SELECTED EXCERPT →
COURT OF APPEAL OF THE STATE OF CALIFORNIA FIRST APPELLATE DISTRICT DIVISION FOUR
Feb 26, 2020
A154154 (Cal. Ct. App. Feb. 26, 2020)

Opinion

A154154

02-26-2020

THE PEOPLE, Plaintiff and Respondent, v. THOMAS STEVEN ENGLAND, Defendant and Appellant.


NOT TO BE PUBLISHED IN OFFICIAL REPORTS

California Rules of Court, rule 8.1115(a), prohibits courts and parties from citing or relying on opinions not certified for publication or ordered published, except as specified by rule 8.1115(b). This opinion has not been certified for publication or ordered published for purposes of rule 8.1115. (Contra Costa County Super. Ct. No. 51708627)

Defendant appeals a judgment entered upon a jury verdict finding him guilty of felony receiving a stolen vehicle. (Pen. Code § 496d, subd. (a).) He contends the jury should have been instructed to determine whether the stolen vehicle was worth more than $950. We agree the jury should have been so instructed but find the omission harmless beyond a reasonable doubt. Accordingly, we affirm the judgment.

All further statutory references are to the Penal Code. --------

FACTUAL AND PROCEDURAL BACKGROUND

In December 2016, the San Ramon Police Department investigated a report of a stolen vehicle. The owner had been working on his 2003 Chevy Silverado in front of his home and left the truck briefly unattended. When he returned, the truck was missing. It was later found in defendant's possession. When the truck was returned to the owner, there was no exterior damage other than a missing antenna, which had been cut off after the truck was stolen.

The owner had purchased the truck new in 2004 for $32,000 and maintained it himself. He testified the truck was "running well" and in "good condition." The owner estimated that the truck's current value was "[l]ike 7,000" dollars, and there was no other evidence at trial of the truck's value.

Defendant was charged with felony driving or taking a vehicle (Veh. Code, § 10851, subd. (a); count 1) and receiving a stolen motor vehicle (§ 496d, subd. (a); count 2). The information also alleged enhancements for a prior auto theft conviction (§ 666.5), a strike prior (§ 667, subds. (d) & (e)), and six prison priors (§ 667.5, subd. (b)). The jury found defendant guilty of Count 2 but deadlocked as to Count 1, and Count 1 was dismissed. The trial court found the strike prior not true and the six prison priors true, but struck four of the prison priors before sentencing defendant to a total of five years. This was a midterm of three years for the substantive count and one year each for two prison term enhancements.

DISCUSSION

I. Proposition 47

Defendant contends that his felony conviction under section 496d must be reversed because the jury was not instructed to determine whether the value of the stolen vehicle exceeded $950.

Proposition 47 (the Safe Neighborhoods and Schools Act) reduces certain theft crimes from felonies to misdemeanors. (People v. Varner (2016) 3 Cal.App.5th 360, 365.) Specifically, Proposition 47 amended section 496, governing buying or receiving stolen property, to provide that if the defendant receives " 'any' " stolen property worth $950 or less, the offense is a misdemeanor unless the defendant has disqualifying prior offenses. (Id. at p. 366.) Similarly, section 490.2, added by Proposition 47, provides that "obtaining any property by theft where the value of the . . . property taken does not exceed [$950] shall be considered petty theft and shall be punished as a misdemeanor . . . ." (§ 490.2; People v. Williams (2018) 23 Cal.App.5th 641, 646-647 (Williams).)

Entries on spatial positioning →
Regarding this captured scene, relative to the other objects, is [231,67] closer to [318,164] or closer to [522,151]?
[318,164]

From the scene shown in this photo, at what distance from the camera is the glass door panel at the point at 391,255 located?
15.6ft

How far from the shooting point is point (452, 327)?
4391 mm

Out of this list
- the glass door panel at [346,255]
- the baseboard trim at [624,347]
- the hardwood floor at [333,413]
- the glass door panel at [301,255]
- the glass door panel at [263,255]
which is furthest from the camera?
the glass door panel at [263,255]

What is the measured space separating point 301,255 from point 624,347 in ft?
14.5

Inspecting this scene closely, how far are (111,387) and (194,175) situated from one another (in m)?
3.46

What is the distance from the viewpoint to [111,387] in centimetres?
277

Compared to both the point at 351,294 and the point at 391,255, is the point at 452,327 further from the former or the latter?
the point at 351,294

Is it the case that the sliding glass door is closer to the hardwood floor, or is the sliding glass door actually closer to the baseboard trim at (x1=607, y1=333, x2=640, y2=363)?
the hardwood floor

PROBLEM REQUIREMENTS → List each enhancement that the information alleged against the defendant in the court opinion, with the code section given for it. This material stands apart from the court opinion and has no connection to it.

RESULT OF THE TASK →
- A prior auto theft conviction (§ 666.5)
- A strike prior (§ 667, subds. (d) & (e))
- Six prison priors (§ 667.5, subd. (b))